(Scene-based reasoning records)

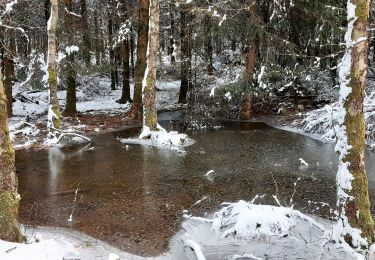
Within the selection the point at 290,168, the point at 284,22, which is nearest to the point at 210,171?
the point at 290,168

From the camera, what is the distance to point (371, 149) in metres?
12.1

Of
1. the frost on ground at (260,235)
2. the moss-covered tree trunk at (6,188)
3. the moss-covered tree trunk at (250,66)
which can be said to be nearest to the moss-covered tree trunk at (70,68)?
the moss-covered tree trunk at (250,66)

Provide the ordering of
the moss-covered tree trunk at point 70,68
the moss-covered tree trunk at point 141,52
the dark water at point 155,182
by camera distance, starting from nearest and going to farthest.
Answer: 1. the dark water at point 155,182
2. the moss-covered tree trunk at point 141,52
3. the moss-covered tree trunk at point 70,68

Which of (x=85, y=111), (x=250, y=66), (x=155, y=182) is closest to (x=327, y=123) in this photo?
(x=250, y=66)

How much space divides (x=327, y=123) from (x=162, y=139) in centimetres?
574

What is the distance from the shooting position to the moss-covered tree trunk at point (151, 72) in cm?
1395

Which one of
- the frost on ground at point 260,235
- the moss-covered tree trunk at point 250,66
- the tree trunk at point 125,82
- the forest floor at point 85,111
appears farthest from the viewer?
the tree trunk at point 125,82

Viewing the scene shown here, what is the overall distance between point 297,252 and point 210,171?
14.2 feet

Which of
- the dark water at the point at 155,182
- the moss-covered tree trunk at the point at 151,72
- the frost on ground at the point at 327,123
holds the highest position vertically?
the moss-covered tree trunk at the point at 151,72

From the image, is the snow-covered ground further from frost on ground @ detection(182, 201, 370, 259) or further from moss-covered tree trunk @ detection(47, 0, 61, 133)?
moss-covered tree trunk @ detection(47, 0, 61, 133)

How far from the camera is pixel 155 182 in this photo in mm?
9250

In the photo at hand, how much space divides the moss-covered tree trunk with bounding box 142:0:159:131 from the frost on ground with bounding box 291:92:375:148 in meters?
5.67

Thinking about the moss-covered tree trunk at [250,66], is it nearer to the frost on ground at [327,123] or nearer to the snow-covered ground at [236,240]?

### EXERCISE REQUIREMENTS
Copy every line of the material above word for word, but leave out the pictures.

### SOLUTION
Within the selection the point at 290,168, the point at 284,22, which is nearest to the point at 210,171?
the point at 290,168

From the camera, what is the distance to point (371, 149) in metres?
12.1

Of
1. the frost on ground at (260,235)
2. the moss-covered tree trunk at (6,188)
3. the moss-covered tree trunk at (250,66)
which can be said to be nearest to the moss-covered tree trunk at (70,68)?
the moss-covered tree trunk at (250,66)

Provide the ordering of
the moss-covered tree trunk at point 70,68
the moss-covered tree trunk at point 141,52
the dark water at point 155,182
by camera distance, starting from nearest and going to farthest.
Answer: 1. the dark water at point 155,182
2. the moss-covered tree trunk at point 141,52
3. the moss-covered tree trunk at point 70,68

Which of (x=85, y=111), (x=250, y=66), (x=155, y=182) is closest to (x=327, y=123) in this photo?
(x=250, y=66)

How much space divides (x=327, y=123) from (x=162, y=139) in centimetres?
574

What is the distance from the shooting position to the moss-covered tree trunk at point (151, 72) in cm?
1395

Which one of
- the frost on ground at point 260,235
- the moss-covered tree trunk at point 250,66
- the tree trunk at point 125,82
- the forest floor at point 85,111
appears farthest from the viewer?
the tree trunk at point 125,82

Viewing the scene shown here, what is the overall distance between point 297,252 and point 210,171?
14.2 feet

Which of
- the dark water at the point at 155,182
- the moss-covered tree trunk at the point at 151,72
- the frost on ground at the point at 327,123
holds the highest position vertically?
the moss-covered tree trunk at the point at 151,72

From the image, is the snow-covered ground further from frost on ground @ detection(182, 201, 370, 259) or further from moss-covered tree trunk @ detection(47, 0, 61, 133)?
moss-covered tree trunk @ detection(47, 0, 61, 133)

How far from the camera is pixel 155 182 in this photo in mm?
9250

In the photo at hand, how much space divides the moss-covered tree trunk with bounding box 142:0:159:131 from the frost on ground with bounding box 291:92:375:148 in meters?
5.67

Thinking about the moss-covered tree trunk at [250,66], is it nearer to the frost on ground at [327,123] or nearer to the snow-covered ground at [236,240]?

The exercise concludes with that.